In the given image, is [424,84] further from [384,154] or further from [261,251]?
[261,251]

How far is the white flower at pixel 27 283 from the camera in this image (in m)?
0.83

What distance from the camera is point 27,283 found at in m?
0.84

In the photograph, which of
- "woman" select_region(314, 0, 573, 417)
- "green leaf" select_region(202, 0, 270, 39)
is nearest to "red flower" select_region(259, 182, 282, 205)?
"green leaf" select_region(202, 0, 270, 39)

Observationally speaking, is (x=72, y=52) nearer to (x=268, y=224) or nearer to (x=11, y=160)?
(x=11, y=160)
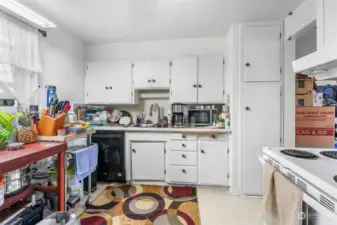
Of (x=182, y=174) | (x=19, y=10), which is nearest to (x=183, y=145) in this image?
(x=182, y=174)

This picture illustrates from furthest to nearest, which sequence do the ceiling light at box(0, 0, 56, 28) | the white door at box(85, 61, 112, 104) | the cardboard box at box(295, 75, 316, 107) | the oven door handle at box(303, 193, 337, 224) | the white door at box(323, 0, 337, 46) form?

________________

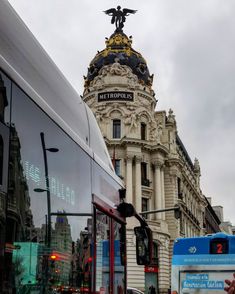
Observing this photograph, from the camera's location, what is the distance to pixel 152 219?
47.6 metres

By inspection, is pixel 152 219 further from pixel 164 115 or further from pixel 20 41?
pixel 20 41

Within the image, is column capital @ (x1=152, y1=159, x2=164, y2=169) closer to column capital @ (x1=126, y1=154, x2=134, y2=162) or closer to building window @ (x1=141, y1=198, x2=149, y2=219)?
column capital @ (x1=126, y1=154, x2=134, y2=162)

________________

Exercise aim
Copy out every line in the entries above that contains the word "photograph".

Task answer
In the photograph, which of
Observing this photograph, from the camera's location, what is the distance to pixel 152 219?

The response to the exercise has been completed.